The Hohenstein lab studies the link between normal kidney development and kidney disease.
An important theme is the earliest events in the development of Wilms’ tumours, childhood kidney cancers that are the direct result of misdevelopment of the embryonic kidney. We and others have shown that the pre-MET nephron progenitor cells (NPCs) is the most likely stage of origin of these tumours.
Current research is focusing on the first two genes that were found mutated in Wilms’ tumours, WT1 and CTNNB1, the gene encoding β-catenin. We study how these genes control normal kidney development in different developmental stages, and how mutations in these genes disrupt normal development and can cause Wilms’ tumours, with a specific interest in the ΔS45 β-catenin mutation that is found in many Wilms’ tumours.

Raw data:
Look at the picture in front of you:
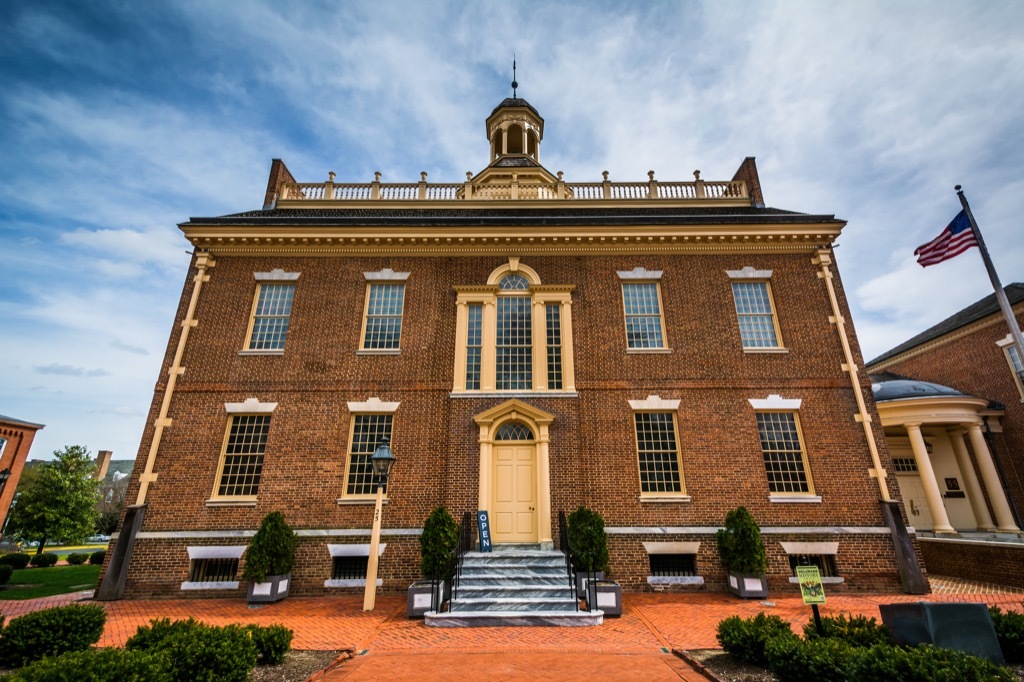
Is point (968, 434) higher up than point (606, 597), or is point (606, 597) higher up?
point (968, 434)

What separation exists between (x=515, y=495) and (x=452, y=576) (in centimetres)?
293

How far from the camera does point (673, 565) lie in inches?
461

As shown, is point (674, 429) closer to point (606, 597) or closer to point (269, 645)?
point (606, 597)

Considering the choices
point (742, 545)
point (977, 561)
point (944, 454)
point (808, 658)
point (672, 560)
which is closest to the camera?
point (808, 658)

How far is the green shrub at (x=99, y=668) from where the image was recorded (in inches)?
169

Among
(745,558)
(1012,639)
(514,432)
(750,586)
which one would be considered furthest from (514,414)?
(1012,639)

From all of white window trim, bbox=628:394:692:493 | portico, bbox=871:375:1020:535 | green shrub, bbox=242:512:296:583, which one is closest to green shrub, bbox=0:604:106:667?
green shrub, bbox=242:512:296:583

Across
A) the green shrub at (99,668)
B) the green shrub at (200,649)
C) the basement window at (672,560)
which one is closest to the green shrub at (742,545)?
the basement window at (672,560)

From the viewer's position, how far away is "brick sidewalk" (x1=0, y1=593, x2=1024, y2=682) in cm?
658

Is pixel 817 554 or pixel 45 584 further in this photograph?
pixel 45 584

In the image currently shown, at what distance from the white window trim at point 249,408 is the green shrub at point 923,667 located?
533 inches

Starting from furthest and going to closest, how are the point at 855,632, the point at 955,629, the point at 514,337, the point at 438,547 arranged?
the point at 514,337
the point at 438,547
the point at 855,632
the point at 955,629

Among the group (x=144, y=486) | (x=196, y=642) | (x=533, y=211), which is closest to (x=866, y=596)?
(x=196, y=642)

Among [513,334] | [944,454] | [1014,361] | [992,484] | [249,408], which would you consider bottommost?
[992,484]
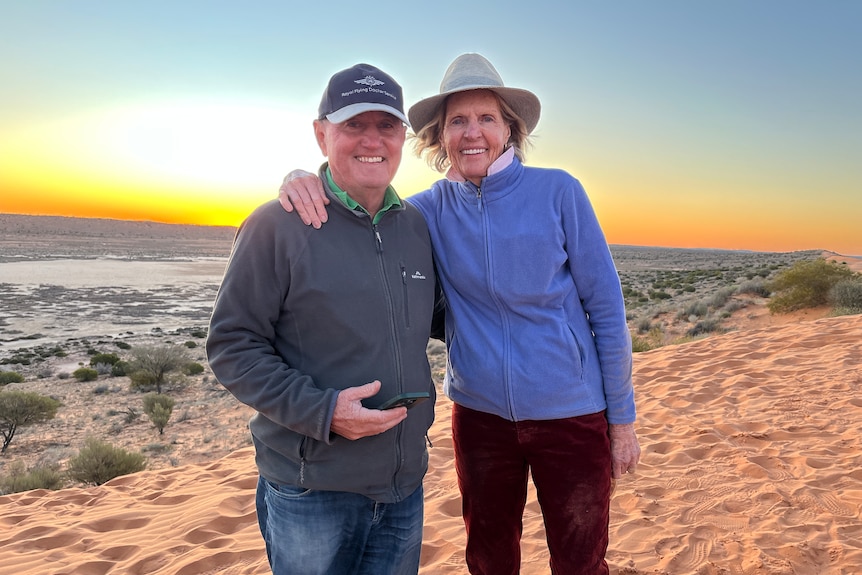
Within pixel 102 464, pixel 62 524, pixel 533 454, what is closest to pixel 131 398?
pixel 102 464

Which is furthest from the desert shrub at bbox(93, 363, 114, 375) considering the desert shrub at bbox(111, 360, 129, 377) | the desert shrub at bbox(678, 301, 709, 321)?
the desert shrub at bbox(678, 301, 709, 321)

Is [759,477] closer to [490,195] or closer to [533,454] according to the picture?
[533,454]

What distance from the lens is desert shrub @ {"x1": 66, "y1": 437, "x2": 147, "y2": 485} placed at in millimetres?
6922

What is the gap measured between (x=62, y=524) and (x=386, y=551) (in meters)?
4.27

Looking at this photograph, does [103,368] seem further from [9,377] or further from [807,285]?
[807,285]

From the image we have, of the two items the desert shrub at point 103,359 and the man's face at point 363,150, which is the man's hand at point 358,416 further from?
the desert shrub at point 103,359

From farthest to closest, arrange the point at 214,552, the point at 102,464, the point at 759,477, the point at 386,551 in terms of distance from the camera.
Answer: the point at 102,464, the point at 759,477, the point at 214,552, the point at 386,551

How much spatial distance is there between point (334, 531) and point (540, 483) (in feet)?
2.70

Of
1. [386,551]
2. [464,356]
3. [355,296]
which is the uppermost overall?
[355,296]

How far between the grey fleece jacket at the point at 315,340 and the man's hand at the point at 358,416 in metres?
0.03

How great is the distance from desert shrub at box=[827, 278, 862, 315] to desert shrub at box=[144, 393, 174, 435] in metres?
15.3

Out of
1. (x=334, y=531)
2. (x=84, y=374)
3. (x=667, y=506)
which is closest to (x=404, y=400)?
(x=334, y=531)

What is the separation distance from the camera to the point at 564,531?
2162mm

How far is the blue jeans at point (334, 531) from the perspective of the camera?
184cm
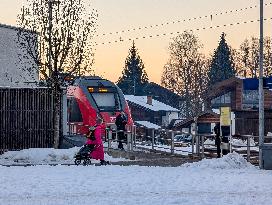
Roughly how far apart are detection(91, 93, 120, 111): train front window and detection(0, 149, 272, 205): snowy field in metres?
13.4

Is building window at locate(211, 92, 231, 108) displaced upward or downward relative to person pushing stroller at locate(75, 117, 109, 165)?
upward

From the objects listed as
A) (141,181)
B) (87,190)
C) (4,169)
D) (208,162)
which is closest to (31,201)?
→ (87,190)

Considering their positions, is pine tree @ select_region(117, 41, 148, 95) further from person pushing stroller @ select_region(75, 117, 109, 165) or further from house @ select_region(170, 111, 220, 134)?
person pushing stroller @ select_region(75, 117, 109, 165)

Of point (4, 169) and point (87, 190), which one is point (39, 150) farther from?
point (87, 190)

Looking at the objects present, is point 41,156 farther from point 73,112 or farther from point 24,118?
point 73,112

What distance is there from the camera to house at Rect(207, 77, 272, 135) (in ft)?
175

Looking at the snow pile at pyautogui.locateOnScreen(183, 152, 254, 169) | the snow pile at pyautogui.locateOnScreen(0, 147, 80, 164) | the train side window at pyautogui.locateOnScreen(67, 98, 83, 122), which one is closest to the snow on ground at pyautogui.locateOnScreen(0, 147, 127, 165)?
the snow pile at pyautogui.locateOnScreen(0, 147, 80, 164)

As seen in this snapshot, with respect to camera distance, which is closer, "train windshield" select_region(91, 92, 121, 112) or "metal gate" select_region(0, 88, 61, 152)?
"metal gate" select_region(0, 88, 61, 152)

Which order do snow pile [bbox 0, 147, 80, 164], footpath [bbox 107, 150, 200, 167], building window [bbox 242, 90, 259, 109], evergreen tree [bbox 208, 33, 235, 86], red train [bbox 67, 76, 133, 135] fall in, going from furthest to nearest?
1. evergreen tree [bbox 208, 33, 235, 86]
2. building window [bbox 242, 90, 259, 109]
3. red train [bbox 67, 76, 133, 135]
4. snow pile [bbox 0, 147, 80, 164]
5. footpath [bbox 107, 150, 200, 167]

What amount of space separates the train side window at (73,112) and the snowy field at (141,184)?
13303mm

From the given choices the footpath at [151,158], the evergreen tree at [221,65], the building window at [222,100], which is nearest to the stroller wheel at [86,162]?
the footpath at [151,158]

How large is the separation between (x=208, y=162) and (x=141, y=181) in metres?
5.76

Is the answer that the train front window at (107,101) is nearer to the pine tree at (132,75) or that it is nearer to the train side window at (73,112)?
the train side window at (73,112)

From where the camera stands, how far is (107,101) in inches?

Parts of the exercise:
A. Recast the paragraph of the research summary beginning "Current research is focusing" as a short list that keeps its main facts.
B. Quote the part of the research summary that opens with the words containing "Current research is" and closes with "many Wilms’ tumours.".
The listing has no connection to the research summary.

Answers:
A.
- Current focus: WT1 and CTNNB1 (the gene encoding β-catenin), the first two genes found mutated in Wilms' tumours
- How these genes control normal kidney development at different developmental stages
- How mutations in them disrupt development and can cause Wilms' tumours
- Particular interest: the ΔS45 β-catenin mutation, found in many Wilms' tumours

B.
Current research is focusing on the first two genes that were found mutated in Wilms’ tumours, WT1 and CTNNB1, the gene encoding β-catenin. We study how these genes control normal kidney development in different developmental stages, and how mutations in these genes disrupt normal development and can cause Wilms’ tumours, with a specific interest in the ΔS45 β-catenin mutation that is found in many Wilms’ tumours.